あくまで茶化しながら話してはいるが、内心気が気じゃなかったんだろう。そうでもないと何も告げずに学校休んでまで会いに行くとは思えない。

こいつの家庭事情を知らされたのはつい最近のことだった。もしものために、とかなんとか言って俺には教えてくれたらしい。信頼されてると思えばいいのか厄介事を押し付けられたと思えばいいのか。それでも結局最後まで話を聞いちまった辺り、俺もすっかり甘チャンになっちまったんだなあと思った。

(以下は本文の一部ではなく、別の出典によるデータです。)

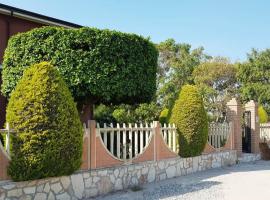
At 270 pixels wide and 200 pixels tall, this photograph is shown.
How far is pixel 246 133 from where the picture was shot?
59.1 feet

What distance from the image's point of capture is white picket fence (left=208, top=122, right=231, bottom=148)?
14.5 metres

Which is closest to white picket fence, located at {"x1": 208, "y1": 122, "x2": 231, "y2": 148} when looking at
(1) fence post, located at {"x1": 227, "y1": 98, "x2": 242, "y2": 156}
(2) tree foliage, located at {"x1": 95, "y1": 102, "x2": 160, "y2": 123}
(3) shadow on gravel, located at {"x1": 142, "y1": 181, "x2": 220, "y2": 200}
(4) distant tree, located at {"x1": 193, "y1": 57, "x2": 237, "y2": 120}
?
(1) fence post, located at {"x1": 227, "y1": 98, "x2": 242, "y2": 156}

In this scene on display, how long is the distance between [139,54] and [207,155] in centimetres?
481

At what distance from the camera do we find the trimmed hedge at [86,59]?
34.6 feet

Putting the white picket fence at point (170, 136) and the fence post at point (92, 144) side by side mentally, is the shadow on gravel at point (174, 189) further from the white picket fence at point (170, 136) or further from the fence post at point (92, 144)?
the white picket fence at point (170, 136)

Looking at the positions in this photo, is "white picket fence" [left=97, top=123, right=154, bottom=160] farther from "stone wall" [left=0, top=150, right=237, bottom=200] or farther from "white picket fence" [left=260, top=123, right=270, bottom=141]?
"white picket fence" [left=260, top=123, right=270, bottom=141]

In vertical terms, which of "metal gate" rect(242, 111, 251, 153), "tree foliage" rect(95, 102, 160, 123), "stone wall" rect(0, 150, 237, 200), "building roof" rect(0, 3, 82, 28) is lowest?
"stone wall" rect(0, 150, 237, 200)

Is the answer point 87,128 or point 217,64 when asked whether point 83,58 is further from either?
point 217,64

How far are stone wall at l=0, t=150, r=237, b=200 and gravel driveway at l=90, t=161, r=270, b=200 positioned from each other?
266 millimetres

「でェ?いつ帰んだヨ。まさかもうそのままずっとそっちってわけじゃねえんだろ」
『それはさすがにな。卒業はちゃんとしねえとうるせえし。まあ多分今週中には戻る』
「黒田にはちゃんと話してんのか」
『あー……』
「…ナァニ、その間」
『実は昨日勢いでフッた』
「はあ!?」
『多分お前んとこに行くかもしれねえけど、俺が戻るまで適当に相手してもらってていい?頼んだ』
「ちょっと待てふざけんな急展開過ぎて頭追いつかねえよどういうことォ!?フッたってなんだヨ!もちろんちゃんと話した上でそういう流れになったんだよなァ!?」
『それがさあなんにも話せてなくてさあははは』
「はははじゃねえよオメーマジでふざけんなよ!!」
『まあ戻ったらちゃんと話すって。多分。だからそれまで頼むぜ相棒』
「誰が相ぼ…おいコラァ!!切ってんじゃねえぞボケがァ!!」

中途半端なところでブチられた電話。思わずケータイをコンクリートに叩きつけそうになったがすんでのところで耐えて頭を抱えた。もう、マジで、あいつら、めんどくせえ。

「…みょうじくん、大丈夫?」
「そこは俺の心配してほしかったぜ無口チャンヨォ」
「えっ、」

意地悪くそう言うとあたふたしだした無口を見て、少しだけイライラがおさまった。しかし現状は変わらねえ。ちゃんと自分で話すっつってたから黙って見てたのになんでそれすっ飛ばして別れ話に発展してんだよ。そこはさすがに黒田に同情するぜ。まあなにかしら理由があってのことだろうけど、あのバカがそんなんで納得できるかっつー話だろ。しかもその翌日に黙って鹿児島とかケンカ売ってるとしか思えねえ。そんなに煽るのが楽しいなら俺のいねえところでやれってんだ。毎回付き合わされる俺の身にもなれよなクソが。

はあ、と大きくため息を吐いた。同時に壊れんじゃねえのってくらい激しく開かれた屋上のドア。そこにいるのが誰なのか。見なくてもわかる。そろそろ胃に穴が開きそうだと他人事のように思った。

「あ、あれって…」
「…悪い無口」
「!」
「先に教室戻ってろ」
「……わかった」

静かに伝えると、パタパタと屋上から出ていった無口。入れ違いで俺の方へ歩いてくる黒田は、明らかに焦っていた。

「…俺が聞きたいこと、分かりますよね?」

分かってるよ。分かってるからこんなにイラついてんだよ俺は。ほんっとめんどくせえな、お前ら。